Sementara pada bagian lain, buku itu tidak saja menawarkan suatu corak pemikiran terbuka yang khas di IAIN, tetapi juga menggambarkan sekelumit problematika filsafat Islam modern yang dipertautkan antara normativitas dan historisitas. Sebut saja antara lain Agenda Persoalan Pemikiran Islam Klasik: Pergumulan antara Kefilsafatan Islam dan Keislaman; Beberapa Persoalan Kefilsatan Islam di IAIN; serta pembahasan tentang Misi Fakultas Ushuludin dalam Wilayah Kefilsafatan.
Selain itu, terdapat juga pembahasan mengenai Pendekatan dalam Kajian Islam yang menekankan pada pembahasan normatif atau historis. Bagian ini menyajikan empat penjelasan utama, antara lain tentang Observasi Kritis terhadap Ilmu-ilmu Keislaman; Pergumulan Teori-teori dalam Wacana Keilmuan; Al-Nusus mutanahiyah wa al-waqa’I ghairu mutanahiyah; serta Kemungkinan Perguliran Paradigma Pendekatan dan Pengkajian Ilmu Kalam.
Di bagian akhir, buku M. Amin Abdullah itu menyajikan Al-Takwil al-‘Ilmiy yang diartikan sebagai penafsiran baru keilmuan dalam penafsiran kitab suci. Bagian ini terdiri dari empat sub-pembahasan. Antara lain Kegelisahan Akademik Ilmuwan Islamic Studies Kontemporer; Filsafat Ilmu-ilmu Keislaman: Perangkat Analisis Keilmuan yang Hilang?; Mempertimbangkan Ulang Khazanah Pendekatan Epistemologi Bayani, Irfani, dan Burhani untuk Pengembangan Pemikiran Islam Kontemporer; lalu Gerak Lingkar Heremeneutis Nalar Epistemologi Keislaman dalam Tafsir Kitab Suci yang Bercorak Humanistik-Transformatif-Emansipatoris.

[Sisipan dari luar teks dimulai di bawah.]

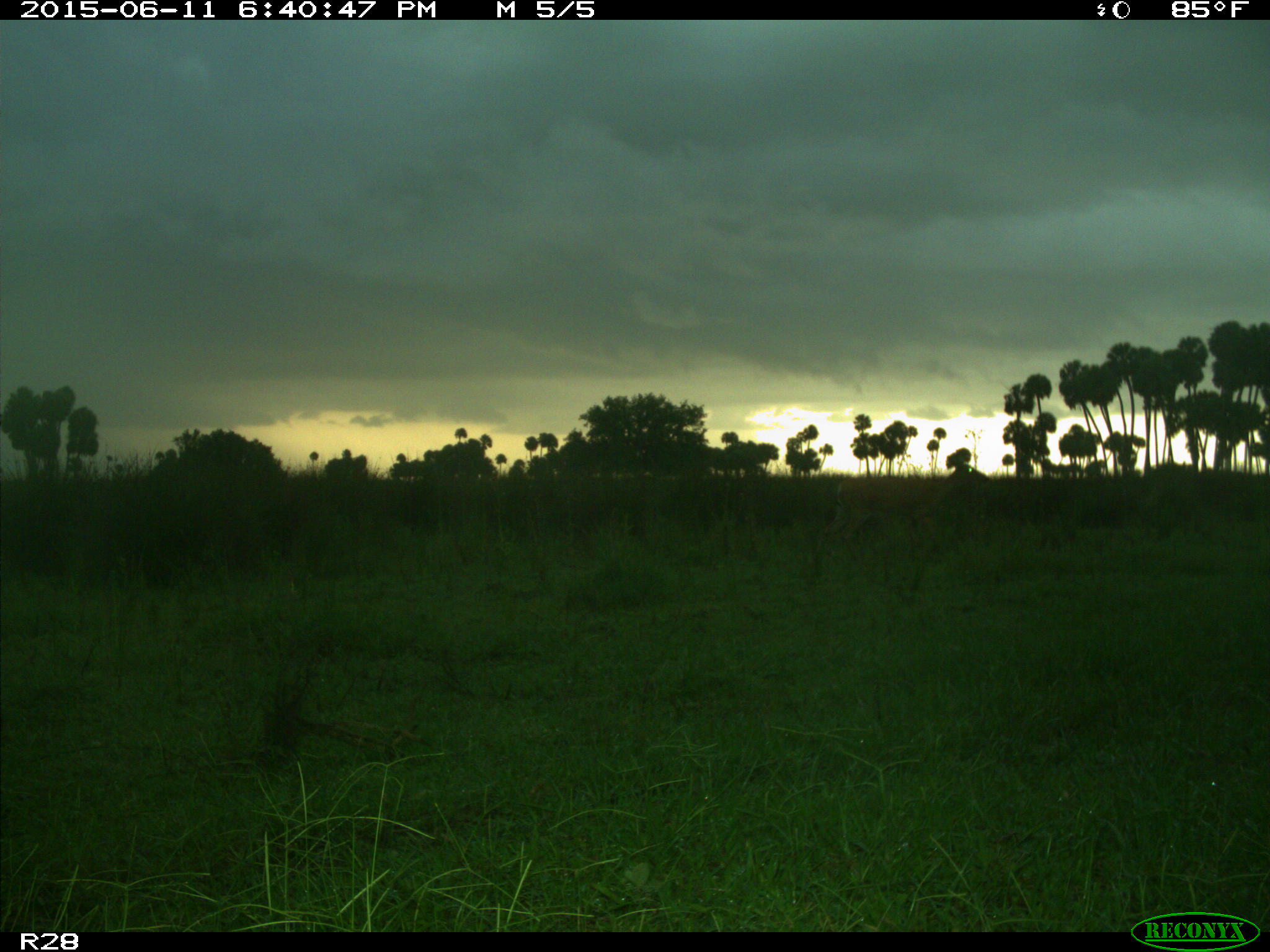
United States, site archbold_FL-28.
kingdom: Animalia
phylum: Chordata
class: Mammalia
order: Artiodactyla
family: Cervidae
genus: Odocoileus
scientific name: Odocoileus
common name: deer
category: unidentified deer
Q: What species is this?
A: Unidentified deer (deer) (Odocoileus).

Demikianlah, buku M. Amin Abdullah itu telah menopang wawasan kami dalam membumikan kembali kajian keislaman. Tentu saja kajian keislaman tersebut dapat membuka berbagai pandangan terhadap aspek keilmuan lain, terutama corak berpikir filsafat seperti yang digambarkan oleh M. Amin Abdullah dalam Islamic Studies di Perguruan Tinggi Pendekatan Integratif Interkonektif.
Pada periode kepengurusan setelah saya, tema kajian LPIK berubah haluan menjadi sejarah peradaban manusia. Kajian ini pun tidak kalah menarik dengan tema kajian keislaman yang kami usung selama kurang lebih satu tahun. Sebab, kajian ini bisa lebih umum membahas sejarah manusia, bahkan lebih khusus menggambarkan sejarah Islam pada zaman era keemasan.
*Tulisan Sawala dari Cibiru merupakan bagian dari kolaborasi antara BandungBergerak.id dan UKM Lembaga Pengkajian Ilmu Keislaman (LPIK)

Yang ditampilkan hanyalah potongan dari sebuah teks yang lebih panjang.